Sunday, December 03, 2006

Good One..

Stumble upon this while browsing through the feeds from Tom Kyte’s blog. The post presents a very good principle of 90-10, on why we just have 10 percent control on our life and 90 percent is just the reaction of what’s happening to us. Depending on how we react on a situation decides how the 90 percent of our days going to be. I have tried to practice restraint while reacting on a situation, all that consciously for last many years. One needs to be restraint before reacting or over reacting on any situation. If something has happened, it has happened. You don’t have any control on reversing it or undoing it. All you can control is how you are going to react on it.
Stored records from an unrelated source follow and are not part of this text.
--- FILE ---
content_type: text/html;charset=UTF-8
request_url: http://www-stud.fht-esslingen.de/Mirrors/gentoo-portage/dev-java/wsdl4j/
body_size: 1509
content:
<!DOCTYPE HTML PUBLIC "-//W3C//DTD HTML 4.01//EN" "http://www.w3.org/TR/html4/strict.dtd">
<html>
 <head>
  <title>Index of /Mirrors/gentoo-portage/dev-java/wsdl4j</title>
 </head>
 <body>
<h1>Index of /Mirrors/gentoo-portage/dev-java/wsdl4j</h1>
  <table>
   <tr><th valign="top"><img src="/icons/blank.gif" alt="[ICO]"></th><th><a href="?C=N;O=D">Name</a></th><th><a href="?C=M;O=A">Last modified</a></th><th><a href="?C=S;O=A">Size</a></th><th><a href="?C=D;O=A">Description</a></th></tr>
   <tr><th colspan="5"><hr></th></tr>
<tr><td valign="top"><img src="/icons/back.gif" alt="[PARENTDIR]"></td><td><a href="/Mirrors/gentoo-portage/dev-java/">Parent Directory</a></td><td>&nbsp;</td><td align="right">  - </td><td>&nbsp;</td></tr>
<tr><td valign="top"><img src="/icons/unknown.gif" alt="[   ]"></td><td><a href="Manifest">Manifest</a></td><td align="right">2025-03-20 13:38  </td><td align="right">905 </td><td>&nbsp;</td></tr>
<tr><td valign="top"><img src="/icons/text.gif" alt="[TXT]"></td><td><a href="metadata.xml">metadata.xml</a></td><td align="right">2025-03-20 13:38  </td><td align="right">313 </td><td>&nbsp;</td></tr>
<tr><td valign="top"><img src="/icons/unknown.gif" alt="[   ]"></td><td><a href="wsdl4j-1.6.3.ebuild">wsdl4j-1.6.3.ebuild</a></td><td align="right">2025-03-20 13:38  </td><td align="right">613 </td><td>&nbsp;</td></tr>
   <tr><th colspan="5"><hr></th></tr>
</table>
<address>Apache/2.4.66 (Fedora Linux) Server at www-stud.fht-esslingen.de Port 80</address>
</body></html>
If you’re fired, you missed a whole big scenario while programming some module and realized it only after the system is closing to UAT completion, you went overboard criticizing a proposal put forward by your colleague in a team meeting without thinking through all the benefits it might have, and accidentally a coffee cup knocked off on your new cloths by your colleague or even an oversight from you self. All this is bound to happen however careful you are. All you have control on is how you react and move forward from there. Just take things at ease and think in lines of how to mend what has happened without bothering yourself much on what has already happened. For those who find it difficult at first, things do get easy and into your sub-conscious as you move along. Like all the things you want to achieve, even this requires commitment and a streak of conscious attempts to practice this for some time before it gets in your blood.

I value the thoughts put forward by the author. Who does not know that over reacting or being short tampered is bad? However at times we loose our head and end up inflicting worst to ourselves. The post in some sense also touches the very old thought of “being positive”. As some one has said, “B+ is not just a blood group”.  How true. What ever situation you are in, contemplate it properly before reacting on it. Showering anger on your family members, friends or colleagues or stressing up one self would ultimately affect your own physical, spiritual and social wellbeing.